List of tasks |
**A)** Reproduce the stretch of the Al-Qaeda passage from "Almost immediately after" through "such as Al-Qaeda.".
**B)** According to the Al-Qaeda passage, in what year did Bin Laden settle in Afghanistan?
**C)** Continue the Al-Qaeda passage from where it stops.

Almost immediately after the September 11 attacks, suspicion centred on Osama bin Laden as the person responsible for initiating them. As the leader of a terrorist organization known as Al-Qaeda, Arabic for “the base”, Bin Laden was a known advocate of violence against the United States and was believed to be responsible for a series of attacks on United States interests around the world. Additionally, the level of coordination required for the hijackings suggested they were the work of a highly organized terrorist group with extensive resources such as Al-Qaeda.

The hijackers had worked closely together in the United States in the months preceding the flights and had maintained their Al-Qaeda connections. Mohammed Atta, the alleged ringleader, had lived previously in Hamburg, Germany, and officials there found evidence that Atta had links to Al-Qaeda agents. United States investigators also uncovered financial ties between Atta and Al-Qaeda. United States officials also reported that several of the hijackers had received training in Al-Qaeda training camps in Afghanistan, where the network was based. Bin Laden’s top military adviser, Muhammad Atef, was believed to have planned the September 11 attacks.

A

Al-Qaeda

The origins of the Al-Qaeda organization date from the 1980s. Osama bin Laden supported the Afghan mujahedin forces that were resisting the invasion of Afghanistan by the Soviet Union. After the Soviets were forced to abandon Afghanistan in the late 1980s, Bin Laden turned his attention to other places where Muslims were being “corrupted” by foreign influences. Following the Gulf War of 1991, this included the stationing of US military forces in Saudi Arabia. He later attacked the United States for supporting Israeli policies toward the Palestinians (see Arab-Israeli Conflict).

Such views resonated in the Islamic world, especially among young men, many of whom were alienated from their own governments and resentful of the power and prosperity associated with the United States and other Western countries. Bin Laden was seen as a hero by some Muslims for his willingness to stand up against the United States, and he found several followers for his cause. He transformed Al-Qaeda into a terror network. In 1996 he settled in Afghanistan, where the ruling Taliban regime shared his radical Islamist views. With Taliban support, Bin Laden organized Al-Qaeda training camps in Afghanistan, where volunteers learned how to carry out terror strikes.

Raw data |
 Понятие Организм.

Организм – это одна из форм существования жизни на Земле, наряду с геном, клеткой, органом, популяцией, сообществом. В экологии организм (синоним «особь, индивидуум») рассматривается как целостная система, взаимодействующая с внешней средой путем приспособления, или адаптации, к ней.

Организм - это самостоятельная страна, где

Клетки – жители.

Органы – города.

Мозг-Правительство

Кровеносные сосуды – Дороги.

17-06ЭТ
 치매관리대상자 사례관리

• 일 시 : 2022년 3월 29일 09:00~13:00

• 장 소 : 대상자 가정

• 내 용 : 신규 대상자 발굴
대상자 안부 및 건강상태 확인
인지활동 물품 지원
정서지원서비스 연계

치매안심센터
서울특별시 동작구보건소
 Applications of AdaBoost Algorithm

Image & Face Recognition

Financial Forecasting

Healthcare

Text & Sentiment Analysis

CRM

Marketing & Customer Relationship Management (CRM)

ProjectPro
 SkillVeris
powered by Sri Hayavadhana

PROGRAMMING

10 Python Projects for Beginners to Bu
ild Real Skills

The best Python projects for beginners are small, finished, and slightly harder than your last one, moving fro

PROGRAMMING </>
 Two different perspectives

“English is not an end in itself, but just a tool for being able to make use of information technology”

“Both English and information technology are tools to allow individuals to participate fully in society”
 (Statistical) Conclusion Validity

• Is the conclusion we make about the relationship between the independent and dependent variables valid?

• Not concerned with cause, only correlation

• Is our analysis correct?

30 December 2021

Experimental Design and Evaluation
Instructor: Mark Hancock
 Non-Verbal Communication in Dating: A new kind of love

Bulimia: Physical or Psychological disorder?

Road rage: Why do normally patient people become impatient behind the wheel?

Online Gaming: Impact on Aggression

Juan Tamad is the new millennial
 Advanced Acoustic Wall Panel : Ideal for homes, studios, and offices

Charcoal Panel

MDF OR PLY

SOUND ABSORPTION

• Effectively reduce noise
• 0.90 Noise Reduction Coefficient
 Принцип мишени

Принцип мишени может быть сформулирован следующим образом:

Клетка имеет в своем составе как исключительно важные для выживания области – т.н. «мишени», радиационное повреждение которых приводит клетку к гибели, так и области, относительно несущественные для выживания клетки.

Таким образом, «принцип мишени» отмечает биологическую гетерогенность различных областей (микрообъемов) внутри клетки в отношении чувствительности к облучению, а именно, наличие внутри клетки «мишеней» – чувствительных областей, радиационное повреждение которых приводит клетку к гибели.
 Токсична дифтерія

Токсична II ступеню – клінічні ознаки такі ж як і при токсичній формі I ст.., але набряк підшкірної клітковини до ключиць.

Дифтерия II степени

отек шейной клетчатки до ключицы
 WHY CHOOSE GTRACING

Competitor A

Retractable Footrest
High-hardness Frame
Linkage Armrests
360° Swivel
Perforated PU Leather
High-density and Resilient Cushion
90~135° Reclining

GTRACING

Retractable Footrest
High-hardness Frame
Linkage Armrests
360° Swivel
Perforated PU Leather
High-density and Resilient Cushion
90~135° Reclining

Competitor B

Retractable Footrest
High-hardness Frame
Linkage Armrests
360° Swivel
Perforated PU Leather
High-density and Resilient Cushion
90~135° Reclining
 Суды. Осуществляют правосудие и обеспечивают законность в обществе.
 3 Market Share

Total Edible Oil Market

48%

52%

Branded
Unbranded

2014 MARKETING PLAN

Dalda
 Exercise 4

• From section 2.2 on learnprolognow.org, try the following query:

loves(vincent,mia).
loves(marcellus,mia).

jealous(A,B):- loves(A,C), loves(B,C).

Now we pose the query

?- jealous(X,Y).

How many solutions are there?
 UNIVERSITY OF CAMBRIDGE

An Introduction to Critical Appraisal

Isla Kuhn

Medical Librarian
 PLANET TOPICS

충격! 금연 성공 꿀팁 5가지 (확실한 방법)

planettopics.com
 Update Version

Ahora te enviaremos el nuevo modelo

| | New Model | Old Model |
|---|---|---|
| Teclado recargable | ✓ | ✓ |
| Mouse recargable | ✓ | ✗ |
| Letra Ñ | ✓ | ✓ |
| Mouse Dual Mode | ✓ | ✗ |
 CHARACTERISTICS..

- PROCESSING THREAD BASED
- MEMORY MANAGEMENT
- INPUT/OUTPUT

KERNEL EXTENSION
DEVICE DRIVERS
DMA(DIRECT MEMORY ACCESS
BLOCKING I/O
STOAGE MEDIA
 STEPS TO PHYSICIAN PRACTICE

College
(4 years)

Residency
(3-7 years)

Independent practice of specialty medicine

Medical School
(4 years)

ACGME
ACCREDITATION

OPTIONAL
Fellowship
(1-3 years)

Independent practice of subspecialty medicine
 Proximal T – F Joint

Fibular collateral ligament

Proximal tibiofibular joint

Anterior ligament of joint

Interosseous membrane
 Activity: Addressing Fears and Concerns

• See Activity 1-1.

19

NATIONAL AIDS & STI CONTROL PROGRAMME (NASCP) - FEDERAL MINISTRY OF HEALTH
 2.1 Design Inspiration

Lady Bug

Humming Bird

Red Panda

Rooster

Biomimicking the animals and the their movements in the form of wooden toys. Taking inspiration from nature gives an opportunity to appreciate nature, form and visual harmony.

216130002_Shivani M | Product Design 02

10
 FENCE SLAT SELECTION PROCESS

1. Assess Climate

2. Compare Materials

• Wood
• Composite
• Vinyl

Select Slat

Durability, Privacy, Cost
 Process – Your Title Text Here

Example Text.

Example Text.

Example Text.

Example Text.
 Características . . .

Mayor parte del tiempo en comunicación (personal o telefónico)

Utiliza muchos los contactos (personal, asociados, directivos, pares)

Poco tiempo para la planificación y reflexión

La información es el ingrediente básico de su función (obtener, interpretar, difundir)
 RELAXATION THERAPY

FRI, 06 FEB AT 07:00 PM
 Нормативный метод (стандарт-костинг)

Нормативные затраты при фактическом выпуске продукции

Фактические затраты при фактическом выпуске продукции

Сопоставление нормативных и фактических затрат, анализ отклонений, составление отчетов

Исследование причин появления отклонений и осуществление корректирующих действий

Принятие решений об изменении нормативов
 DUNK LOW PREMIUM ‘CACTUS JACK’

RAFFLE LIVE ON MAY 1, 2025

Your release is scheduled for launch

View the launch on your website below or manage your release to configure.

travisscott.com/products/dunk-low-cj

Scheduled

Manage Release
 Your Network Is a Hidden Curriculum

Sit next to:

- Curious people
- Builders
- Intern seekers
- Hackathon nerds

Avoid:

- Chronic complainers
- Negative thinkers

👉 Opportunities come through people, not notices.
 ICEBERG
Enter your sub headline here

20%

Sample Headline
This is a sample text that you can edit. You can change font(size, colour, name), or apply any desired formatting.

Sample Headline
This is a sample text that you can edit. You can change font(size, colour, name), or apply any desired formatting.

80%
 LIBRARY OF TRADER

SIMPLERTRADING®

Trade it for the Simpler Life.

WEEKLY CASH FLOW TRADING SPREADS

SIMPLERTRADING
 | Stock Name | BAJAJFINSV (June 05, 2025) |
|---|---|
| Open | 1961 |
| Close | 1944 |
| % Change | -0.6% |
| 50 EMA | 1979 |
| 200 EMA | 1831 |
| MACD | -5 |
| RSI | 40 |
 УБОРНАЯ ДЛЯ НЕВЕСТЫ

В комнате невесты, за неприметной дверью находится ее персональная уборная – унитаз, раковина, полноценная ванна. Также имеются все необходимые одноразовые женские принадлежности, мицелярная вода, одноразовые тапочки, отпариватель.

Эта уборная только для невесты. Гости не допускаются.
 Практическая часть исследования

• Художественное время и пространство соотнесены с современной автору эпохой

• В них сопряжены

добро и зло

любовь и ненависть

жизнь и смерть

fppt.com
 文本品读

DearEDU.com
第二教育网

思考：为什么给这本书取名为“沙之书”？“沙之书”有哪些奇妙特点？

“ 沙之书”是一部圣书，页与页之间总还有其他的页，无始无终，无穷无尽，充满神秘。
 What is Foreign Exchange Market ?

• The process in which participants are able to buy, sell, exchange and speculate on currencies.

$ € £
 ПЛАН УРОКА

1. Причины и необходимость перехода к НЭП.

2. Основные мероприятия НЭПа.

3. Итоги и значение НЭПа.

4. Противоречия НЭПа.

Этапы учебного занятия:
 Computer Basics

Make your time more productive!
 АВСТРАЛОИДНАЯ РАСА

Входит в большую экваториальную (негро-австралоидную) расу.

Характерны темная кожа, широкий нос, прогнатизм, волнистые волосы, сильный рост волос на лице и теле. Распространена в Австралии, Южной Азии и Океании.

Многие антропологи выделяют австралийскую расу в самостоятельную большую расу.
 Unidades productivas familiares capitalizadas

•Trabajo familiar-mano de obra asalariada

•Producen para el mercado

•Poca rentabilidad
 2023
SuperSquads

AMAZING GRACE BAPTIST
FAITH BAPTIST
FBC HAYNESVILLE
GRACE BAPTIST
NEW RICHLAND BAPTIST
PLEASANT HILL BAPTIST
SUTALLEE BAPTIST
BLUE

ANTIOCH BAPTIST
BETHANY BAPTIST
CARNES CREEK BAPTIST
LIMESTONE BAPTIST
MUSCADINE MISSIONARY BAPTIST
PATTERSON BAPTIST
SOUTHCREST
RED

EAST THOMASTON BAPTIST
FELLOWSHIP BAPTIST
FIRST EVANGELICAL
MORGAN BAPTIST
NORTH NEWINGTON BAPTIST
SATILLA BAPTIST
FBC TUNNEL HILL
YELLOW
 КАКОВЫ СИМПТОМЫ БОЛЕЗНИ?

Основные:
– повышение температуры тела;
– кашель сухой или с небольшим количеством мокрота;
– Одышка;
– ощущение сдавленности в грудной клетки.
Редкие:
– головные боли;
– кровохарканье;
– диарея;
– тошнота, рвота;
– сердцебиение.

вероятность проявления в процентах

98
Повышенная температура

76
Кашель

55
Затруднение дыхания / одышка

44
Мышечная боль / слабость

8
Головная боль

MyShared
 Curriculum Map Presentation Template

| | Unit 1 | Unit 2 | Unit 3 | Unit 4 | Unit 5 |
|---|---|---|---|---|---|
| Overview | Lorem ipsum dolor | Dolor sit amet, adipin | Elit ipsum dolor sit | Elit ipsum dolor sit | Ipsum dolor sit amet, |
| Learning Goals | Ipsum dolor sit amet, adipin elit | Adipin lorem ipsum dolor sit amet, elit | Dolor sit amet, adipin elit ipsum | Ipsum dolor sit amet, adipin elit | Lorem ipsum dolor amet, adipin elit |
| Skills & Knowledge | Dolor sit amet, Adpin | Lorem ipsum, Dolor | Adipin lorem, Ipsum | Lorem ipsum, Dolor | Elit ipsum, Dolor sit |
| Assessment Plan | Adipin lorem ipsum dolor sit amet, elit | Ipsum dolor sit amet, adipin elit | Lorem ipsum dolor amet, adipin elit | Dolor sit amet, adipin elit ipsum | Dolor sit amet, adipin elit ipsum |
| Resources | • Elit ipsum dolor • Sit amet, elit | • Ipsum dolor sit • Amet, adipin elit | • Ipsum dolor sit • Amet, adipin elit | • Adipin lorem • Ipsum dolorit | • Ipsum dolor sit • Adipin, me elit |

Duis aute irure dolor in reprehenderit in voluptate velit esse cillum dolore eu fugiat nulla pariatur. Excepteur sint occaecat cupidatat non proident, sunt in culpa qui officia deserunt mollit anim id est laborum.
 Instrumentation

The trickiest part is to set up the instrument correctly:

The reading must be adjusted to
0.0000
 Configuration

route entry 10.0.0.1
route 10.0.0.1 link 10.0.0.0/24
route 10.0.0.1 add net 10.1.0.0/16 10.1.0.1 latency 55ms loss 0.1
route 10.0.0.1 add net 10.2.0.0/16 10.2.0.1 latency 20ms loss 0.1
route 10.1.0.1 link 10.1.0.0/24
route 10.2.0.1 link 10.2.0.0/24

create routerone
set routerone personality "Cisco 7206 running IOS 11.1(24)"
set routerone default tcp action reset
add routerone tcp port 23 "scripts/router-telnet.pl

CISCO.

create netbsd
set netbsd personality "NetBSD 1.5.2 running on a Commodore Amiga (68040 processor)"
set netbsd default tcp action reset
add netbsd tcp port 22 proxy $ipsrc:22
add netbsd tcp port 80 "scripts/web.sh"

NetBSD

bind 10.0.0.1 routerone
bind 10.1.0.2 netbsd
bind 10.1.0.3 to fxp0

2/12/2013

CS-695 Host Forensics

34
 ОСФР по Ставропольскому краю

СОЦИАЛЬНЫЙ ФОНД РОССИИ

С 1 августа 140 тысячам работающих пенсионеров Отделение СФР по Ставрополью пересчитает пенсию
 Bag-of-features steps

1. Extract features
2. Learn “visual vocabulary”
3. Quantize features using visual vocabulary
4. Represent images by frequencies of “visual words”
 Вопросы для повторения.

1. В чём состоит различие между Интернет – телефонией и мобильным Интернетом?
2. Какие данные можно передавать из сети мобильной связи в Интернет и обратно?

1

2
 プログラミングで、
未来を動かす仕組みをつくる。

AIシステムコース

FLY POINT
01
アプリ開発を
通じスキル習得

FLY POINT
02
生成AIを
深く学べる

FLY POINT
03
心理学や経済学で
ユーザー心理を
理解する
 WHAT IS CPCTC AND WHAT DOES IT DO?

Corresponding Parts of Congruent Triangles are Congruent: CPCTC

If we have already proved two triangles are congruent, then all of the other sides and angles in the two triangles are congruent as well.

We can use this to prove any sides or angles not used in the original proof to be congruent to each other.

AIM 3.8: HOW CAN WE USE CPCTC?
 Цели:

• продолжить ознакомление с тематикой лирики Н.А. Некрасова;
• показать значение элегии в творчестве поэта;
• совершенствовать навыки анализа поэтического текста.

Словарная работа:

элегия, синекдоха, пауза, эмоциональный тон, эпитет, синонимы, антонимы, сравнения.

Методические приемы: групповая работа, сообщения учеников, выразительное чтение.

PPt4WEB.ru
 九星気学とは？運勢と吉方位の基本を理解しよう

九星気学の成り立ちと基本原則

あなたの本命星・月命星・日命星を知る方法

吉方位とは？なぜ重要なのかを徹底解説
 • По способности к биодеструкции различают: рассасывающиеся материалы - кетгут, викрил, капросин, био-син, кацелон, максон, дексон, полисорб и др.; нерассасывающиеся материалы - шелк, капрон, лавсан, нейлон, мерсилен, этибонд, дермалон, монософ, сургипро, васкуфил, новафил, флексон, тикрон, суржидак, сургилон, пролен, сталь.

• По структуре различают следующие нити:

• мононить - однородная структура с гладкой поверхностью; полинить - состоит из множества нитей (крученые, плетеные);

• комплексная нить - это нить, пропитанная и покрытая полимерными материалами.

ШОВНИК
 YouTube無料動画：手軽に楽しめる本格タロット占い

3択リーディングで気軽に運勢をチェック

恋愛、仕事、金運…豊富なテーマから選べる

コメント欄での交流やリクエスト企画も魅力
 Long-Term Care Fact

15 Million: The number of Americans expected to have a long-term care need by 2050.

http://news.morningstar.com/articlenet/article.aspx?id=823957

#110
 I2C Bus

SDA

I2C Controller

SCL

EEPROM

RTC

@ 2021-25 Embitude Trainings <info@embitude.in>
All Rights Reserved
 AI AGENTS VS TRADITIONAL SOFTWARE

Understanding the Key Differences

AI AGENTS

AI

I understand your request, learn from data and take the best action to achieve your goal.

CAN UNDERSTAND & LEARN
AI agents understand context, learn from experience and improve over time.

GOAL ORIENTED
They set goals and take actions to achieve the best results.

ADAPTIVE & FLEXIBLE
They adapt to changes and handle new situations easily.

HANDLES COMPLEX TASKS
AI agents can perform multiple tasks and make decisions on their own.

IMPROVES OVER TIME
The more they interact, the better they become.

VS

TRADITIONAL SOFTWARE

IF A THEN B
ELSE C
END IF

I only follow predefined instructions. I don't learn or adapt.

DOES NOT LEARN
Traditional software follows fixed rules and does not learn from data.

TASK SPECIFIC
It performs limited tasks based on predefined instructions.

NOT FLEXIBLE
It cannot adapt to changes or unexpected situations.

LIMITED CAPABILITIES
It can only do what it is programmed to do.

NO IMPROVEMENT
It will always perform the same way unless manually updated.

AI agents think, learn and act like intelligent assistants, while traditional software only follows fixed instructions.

Exercise responses |
**A)**
Almost immediately after the September 11 attacks, suspicion centred on Osama bin Laden as the person responsible for initiating them. As the leader of a terrorist organization known as Al-Qaeda, Arabic for “the base”, Bin Laden was a known advocate of violence against the United States and was believed to be responsible for a series of attacks on United States interests around the world. Additionally, the level of coordination required for the hijackings suggested they were the work of a highly organized terrorist group with extensive resources such as Al-Qaeda.

**B)** 1996

**C)**
B

The “Martyrdom Operation”

Evidence gathered by investigators has suggested that those who carried out the September 11 attacks knew that it would be a “martyrdom operation”. Suicide bombers have played significant roles in many national struggles, in the Middle East and beyond. Most of them, however, have died in pursuit of a specific political cause, viewing their death as a sacrifice to be made towards the realization of a goal. The September 11 hijackers seem to have seen death itself as a goal, with the martyrdom as a form of worship to Allah. Nowhere in the evidence discovered about the attackers is there any indication of what specific goal they thought might be served by their deaths.

Observers have noted how this idea of martyrdom departs from traditional Islamic beliefs, which generally underscore the sanctity of life and accommodate martyrdom only in extreme circumstances, when the survival of a community is at stake. Most Islamic theologians and Muslim leaders have argued that the September 11 attacks—with their deliberate aim of causing mass civilian casualties—have no basis in the Islamic tradition. The attacks, instead, seem to have been motivated simply by hatred of the United States and a desire for retribution in the face of what some Muslims see as the globally dominating, corrupting, and destructive role of the United States in the world today.

IV

US Response

The attacks in New York and Washington saw a massive display of solidarity, both in the United States and throughout the world. There was global condemnation of the attacks: NATO governments for the first time declared an Article V emergency—an attack on a member state requiring a united and mandatory response. Federal, local, and state government agencies in the United States were forced to redefine national security to emphasize the defence of the continental United States against a similar attack.

A

War on Terrorism

In a speech before a joint session of Congress nine days after the attacks, President Bush suggested that the top priority of his administration would be a campaign to end terrorism, which would begin with a drive to eliminate Al-Qaeda. Bush also said the United States would not only target the terrorist organizations themselves, but also those governments that supported them. Consequently, on October 7, 2001, a US-led international coalition launched military operations in Afghanistan intended to dislodge the Taliban regime from power and eliminate Al-Qaeda activities there.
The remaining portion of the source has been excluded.